*** Opening Supplied records ***

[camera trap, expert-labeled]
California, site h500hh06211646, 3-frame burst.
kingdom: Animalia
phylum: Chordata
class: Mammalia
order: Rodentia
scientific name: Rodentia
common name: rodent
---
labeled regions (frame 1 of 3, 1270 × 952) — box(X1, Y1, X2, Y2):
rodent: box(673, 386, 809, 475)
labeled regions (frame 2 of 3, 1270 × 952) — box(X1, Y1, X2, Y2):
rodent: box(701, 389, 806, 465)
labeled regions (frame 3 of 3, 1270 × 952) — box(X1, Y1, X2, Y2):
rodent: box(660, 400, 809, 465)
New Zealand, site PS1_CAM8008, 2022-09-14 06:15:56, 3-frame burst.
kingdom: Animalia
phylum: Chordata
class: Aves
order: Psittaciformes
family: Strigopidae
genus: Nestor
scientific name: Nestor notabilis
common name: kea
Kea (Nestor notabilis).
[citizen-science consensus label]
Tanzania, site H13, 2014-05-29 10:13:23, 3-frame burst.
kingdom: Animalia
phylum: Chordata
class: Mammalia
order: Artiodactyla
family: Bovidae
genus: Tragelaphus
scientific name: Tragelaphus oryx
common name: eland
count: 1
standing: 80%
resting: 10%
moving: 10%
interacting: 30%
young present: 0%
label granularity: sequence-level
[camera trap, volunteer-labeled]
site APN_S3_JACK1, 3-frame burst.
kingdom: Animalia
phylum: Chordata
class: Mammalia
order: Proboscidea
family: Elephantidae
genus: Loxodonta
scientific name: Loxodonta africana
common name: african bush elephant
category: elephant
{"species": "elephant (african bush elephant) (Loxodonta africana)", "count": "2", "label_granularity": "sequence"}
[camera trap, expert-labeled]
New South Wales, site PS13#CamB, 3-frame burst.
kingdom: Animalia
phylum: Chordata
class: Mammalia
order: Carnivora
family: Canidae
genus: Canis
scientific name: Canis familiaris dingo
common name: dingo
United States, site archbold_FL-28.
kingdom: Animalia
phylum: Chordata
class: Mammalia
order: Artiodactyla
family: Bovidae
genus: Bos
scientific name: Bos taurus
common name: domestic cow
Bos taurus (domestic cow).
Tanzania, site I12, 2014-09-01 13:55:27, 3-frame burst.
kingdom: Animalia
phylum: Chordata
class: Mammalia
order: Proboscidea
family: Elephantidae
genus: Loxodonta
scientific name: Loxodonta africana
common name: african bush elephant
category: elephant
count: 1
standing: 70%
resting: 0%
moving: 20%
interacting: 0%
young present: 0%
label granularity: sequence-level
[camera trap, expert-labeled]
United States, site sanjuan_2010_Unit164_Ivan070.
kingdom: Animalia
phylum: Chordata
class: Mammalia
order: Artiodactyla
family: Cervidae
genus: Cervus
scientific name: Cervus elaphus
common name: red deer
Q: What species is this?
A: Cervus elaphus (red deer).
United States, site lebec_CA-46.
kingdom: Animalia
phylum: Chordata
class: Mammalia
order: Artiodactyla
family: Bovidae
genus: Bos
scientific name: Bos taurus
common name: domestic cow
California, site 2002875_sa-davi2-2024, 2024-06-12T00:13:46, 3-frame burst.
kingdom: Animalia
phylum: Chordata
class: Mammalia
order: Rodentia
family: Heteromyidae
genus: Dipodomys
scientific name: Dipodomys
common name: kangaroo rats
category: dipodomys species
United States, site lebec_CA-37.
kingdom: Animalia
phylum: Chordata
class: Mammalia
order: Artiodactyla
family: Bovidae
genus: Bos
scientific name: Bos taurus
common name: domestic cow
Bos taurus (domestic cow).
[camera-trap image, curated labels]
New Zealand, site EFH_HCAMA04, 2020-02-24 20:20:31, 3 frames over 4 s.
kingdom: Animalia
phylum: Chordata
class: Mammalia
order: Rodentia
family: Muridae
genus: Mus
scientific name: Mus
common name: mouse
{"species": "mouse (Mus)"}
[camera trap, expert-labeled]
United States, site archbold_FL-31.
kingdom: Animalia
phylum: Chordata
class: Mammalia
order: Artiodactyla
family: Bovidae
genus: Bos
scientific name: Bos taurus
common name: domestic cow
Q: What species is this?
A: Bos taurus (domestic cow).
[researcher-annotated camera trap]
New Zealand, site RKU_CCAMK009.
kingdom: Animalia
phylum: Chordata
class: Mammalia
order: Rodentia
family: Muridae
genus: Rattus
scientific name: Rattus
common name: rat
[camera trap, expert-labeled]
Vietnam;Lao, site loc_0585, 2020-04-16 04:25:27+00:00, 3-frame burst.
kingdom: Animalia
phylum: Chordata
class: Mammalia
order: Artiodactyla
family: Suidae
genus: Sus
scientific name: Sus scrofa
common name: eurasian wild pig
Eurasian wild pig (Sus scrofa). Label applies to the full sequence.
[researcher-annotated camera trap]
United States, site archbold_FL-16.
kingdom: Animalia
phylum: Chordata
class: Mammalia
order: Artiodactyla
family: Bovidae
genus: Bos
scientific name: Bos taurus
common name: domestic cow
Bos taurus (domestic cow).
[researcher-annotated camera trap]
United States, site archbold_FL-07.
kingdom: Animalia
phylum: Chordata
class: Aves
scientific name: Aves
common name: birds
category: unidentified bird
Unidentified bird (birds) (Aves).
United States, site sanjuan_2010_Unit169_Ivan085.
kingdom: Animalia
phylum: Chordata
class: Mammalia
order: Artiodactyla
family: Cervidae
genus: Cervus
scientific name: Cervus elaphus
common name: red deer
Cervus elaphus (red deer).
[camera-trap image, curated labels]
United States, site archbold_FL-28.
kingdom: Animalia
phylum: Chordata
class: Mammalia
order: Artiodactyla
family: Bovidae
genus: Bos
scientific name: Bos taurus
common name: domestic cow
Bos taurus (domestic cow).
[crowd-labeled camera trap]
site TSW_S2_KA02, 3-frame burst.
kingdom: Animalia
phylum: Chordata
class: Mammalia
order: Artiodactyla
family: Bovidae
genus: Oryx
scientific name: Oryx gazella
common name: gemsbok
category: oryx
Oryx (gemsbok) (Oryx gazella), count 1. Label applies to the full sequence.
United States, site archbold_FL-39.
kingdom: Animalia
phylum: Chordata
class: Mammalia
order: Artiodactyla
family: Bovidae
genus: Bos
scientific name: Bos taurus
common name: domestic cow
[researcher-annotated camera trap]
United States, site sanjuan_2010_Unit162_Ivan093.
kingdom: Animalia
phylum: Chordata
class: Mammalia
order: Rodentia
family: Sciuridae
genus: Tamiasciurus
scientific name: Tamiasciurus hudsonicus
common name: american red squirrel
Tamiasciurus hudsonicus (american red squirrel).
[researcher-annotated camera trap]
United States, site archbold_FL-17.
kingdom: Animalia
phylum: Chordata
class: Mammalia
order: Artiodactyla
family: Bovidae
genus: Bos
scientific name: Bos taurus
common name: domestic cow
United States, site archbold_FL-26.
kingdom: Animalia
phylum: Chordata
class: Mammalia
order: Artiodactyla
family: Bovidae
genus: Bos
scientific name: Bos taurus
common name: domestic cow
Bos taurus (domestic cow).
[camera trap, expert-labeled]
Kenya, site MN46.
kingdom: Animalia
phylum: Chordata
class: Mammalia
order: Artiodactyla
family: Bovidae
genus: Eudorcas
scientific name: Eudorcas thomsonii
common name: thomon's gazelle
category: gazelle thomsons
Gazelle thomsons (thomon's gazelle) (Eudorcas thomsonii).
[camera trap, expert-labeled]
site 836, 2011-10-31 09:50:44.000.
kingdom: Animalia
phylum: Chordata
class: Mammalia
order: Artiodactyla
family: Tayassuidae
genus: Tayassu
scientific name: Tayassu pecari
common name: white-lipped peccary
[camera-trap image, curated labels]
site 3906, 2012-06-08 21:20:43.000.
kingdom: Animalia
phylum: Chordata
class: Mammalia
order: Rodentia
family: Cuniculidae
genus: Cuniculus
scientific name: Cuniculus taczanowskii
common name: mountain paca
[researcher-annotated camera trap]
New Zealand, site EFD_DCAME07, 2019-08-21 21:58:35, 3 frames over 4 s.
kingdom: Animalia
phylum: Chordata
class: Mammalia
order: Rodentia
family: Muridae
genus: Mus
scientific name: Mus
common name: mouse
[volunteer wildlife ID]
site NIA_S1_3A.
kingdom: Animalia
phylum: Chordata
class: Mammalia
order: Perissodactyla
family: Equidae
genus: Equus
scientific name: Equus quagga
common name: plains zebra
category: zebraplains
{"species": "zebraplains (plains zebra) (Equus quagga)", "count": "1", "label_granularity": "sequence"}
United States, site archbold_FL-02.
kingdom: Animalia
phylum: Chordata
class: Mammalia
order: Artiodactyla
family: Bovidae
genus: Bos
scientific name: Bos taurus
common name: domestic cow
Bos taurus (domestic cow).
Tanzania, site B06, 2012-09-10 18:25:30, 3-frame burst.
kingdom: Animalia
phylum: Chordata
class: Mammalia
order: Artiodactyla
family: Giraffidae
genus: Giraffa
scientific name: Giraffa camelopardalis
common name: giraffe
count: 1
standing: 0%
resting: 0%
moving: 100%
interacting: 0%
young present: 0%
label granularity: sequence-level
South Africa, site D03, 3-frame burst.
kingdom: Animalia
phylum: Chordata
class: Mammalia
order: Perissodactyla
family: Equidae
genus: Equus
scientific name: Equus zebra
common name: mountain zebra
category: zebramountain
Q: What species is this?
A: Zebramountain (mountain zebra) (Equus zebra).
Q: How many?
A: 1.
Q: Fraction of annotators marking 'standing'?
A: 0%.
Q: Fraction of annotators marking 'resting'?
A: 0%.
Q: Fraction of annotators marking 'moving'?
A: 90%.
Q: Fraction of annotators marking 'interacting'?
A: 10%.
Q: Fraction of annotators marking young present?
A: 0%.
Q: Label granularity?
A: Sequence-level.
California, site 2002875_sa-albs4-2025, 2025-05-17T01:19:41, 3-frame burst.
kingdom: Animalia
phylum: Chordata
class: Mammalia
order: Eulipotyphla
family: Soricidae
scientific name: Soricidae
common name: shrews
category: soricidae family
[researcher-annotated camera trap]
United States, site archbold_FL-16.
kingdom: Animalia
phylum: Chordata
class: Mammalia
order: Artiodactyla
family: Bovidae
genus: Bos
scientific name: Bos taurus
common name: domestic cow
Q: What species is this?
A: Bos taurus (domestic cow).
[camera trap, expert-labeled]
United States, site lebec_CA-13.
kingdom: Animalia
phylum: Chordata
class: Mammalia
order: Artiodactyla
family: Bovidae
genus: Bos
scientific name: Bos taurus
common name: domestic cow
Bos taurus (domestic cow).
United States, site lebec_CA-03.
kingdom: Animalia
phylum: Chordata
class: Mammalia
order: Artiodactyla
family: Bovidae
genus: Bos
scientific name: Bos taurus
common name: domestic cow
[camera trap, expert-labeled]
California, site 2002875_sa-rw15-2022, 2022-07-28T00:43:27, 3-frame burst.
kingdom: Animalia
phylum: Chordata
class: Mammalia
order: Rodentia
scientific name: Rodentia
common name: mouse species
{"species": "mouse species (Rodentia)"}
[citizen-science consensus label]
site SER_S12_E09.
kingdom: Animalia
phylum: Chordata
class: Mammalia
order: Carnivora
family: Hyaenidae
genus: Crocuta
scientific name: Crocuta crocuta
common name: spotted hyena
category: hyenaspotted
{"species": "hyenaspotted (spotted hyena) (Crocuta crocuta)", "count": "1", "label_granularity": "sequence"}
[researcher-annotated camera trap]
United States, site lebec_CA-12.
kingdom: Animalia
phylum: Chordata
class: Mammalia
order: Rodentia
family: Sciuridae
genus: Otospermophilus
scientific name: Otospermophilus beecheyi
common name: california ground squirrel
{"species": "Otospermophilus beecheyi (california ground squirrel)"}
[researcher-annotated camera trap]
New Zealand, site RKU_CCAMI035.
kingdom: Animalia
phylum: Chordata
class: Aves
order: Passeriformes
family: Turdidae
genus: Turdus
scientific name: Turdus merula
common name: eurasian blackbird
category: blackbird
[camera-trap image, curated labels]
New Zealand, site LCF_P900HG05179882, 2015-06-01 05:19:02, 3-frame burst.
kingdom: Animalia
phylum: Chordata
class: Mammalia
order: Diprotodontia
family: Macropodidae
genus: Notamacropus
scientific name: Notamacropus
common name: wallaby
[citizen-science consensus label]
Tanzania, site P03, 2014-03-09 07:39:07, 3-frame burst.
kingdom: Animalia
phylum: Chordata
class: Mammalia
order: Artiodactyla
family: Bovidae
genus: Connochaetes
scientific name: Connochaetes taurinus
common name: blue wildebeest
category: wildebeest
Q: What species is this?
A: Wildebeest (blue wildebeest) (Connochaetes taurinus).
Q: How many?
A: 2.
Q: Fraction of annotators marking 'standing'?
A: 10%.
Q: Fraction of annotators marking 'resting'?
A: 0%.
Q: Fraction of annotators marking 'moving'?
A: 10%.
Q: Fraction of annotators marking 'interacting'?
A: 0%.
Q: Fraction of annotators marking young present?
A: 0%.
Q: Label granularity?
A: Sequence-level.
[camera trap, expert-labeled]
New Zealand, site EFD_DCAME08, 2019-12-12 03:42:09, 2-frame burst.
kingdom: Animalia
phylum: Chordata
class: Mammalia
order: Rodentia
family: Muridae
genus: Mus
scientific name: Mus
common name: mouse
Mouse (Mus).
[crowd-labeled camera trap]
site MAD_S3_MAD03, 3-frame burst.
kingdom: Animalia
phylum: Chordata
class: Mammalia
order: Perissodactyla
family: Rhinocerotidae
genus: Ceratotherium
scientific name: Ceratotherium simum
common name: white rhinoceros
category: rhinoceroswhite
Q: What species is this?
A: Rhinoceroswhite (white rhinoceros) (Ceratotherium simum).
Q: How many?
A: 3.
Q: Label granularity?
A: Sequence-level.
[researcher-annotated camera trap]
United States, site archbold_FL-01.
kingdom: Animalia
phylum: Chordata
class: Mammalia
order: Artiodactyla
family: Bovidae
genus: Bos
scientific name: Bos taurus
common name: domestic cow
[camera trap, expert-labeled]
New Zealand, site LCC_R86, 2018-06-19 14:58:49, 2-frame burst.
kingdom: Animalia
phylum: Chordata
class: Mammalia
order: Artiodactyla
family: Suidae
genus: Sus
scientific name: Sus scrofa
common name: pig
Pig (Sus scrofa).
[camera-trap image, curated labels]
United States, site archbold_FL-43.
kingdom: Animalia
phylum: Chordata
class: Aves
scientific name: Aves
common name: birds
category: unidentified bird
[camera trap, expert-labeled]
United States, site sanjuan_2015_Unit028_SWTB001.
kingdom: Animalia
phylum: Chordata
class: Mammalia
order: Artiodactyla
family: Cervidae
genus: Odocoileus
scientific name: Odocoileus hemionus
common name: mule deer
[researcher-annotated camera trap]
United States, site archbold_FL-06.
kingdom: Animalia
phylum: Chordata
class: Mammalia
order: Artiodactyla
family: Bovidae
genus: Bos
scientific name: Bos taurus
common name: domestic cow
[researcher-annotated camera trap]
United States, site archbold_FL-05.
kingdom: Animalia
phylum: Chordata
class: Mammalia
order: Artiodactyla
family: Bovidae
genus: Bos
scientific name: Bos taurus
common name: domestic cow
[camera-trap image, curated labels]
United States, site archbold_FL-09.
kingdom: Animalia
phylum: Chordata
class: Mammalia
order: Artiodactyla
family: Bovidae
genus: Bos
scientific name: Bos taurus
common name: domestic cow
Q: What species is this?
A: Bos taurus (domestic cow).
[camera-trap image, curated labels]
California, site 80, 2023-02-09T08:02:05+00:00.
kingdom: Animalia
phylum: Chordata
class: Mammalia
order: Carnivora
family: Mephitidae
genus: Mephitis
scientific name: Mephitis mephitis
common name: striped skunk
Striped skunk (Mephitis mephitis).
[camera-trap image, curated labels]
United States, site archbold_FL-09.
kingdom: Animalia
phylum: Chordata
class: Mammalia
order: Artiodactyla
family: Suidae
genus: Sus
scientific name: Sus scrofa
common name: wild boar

*** Closing Supplied records ***

Your task.
Each line above from the one with "genus: Tayassu" up to and including the one with "family: Soricidae" must be set down exactly, and no line outside that span may appear.

Answer to this problem.
genus: Tayassu
scientific name: Tayassu pecari
common name: white-lipped peccary
[camera-trap image, curated labels]
site 3906, 2012-06-08 21:20:43.000.
kingdom: Animalia
phylum: Chordata
class: Mammalia
order: Rodentia
family: Cuniculidae
genus: Cuniculus
scientific name: Cuniculus taczanowskii
common name: mountain paca
[researcher-annotated camera trap]
New Zealand, site EFD_DCAME07, 2019-08-21 21:58:35, 3 frames over 4 s.
kingdom: Animalia
phylum: Chordata
class: Mammalia
order: Rodentia
family: Muridae
genus: Mus
scientific name: Mus
common name: mouse
[volunteer wildlife ID]
site NIA_S1_3A.
kingdom: Animalia
phylum: Chordata
class: Mammalia
order: Perissodactyla
family: Equidae
genus: Equus
scientific name: Equus quagga
common name: plains zebra
category: zebraplains
{"species": "zebraplains (plains zebra) (Equus quagga)", "count": "1", "label_granularity": "sequence"}
United States, site archbold_FL-02.
kingdom: Animalia
phylum: Chordata
class: Mammalia
order: Artiodactyla
family: Bovidae
genus: Bos
scientific name: Bos taurus
common name: domestic cow
Bos taurus (domestic cow).
Tanzania, site B06, 2012-09-10 18:25:30, 3-frame burst.
kingdom: Animalia
phylum: Chordata
class: Mammalia
order: Artiodactyla
family: Giraffidae
genus: Giraffa
scientific name: Giraffa camelopardalis
common name: giraffe
count: 1
standing: 0%
resting: 0%
moving: 100%
interacting: 0%
young present: 0%
label granularity: sequence-level
South Africa, site D03, 3-frame burst.
kingdom: Animalia
phylum: Chordata
class: Mammalia
order: Perissodactyla
family: Equidae
genus: Equus
scientific name: Equus zebra
common name: mountain zebra
category: zebramountain
Q: What species is this?
A: Zebramountain (mountain zebra) (Equus zebra).
Q: How many?
A: 1.
Q: Fraction of annotators marking 'standing'?
A: 0%.
Q: Fraction of annotators marking 'resting'?
A: 0%.
Q: Fraction of annotators marking 'moving'?
A: 90%.
Q: Fraction of annotators marking 'interacting'?
A: 10%.
Q: Fraction of annotators marking young present?
A: 0%.
Q: Label granularity?
A: Sequence-level.
California, site 2002875_sa-albs4-2025, 2025-05-17T01:19:41, 3-frame burst.
kingdom: Animalia
phylum: Chordata
class: Mammalia
order: Eulipotyphla
family: Soricidae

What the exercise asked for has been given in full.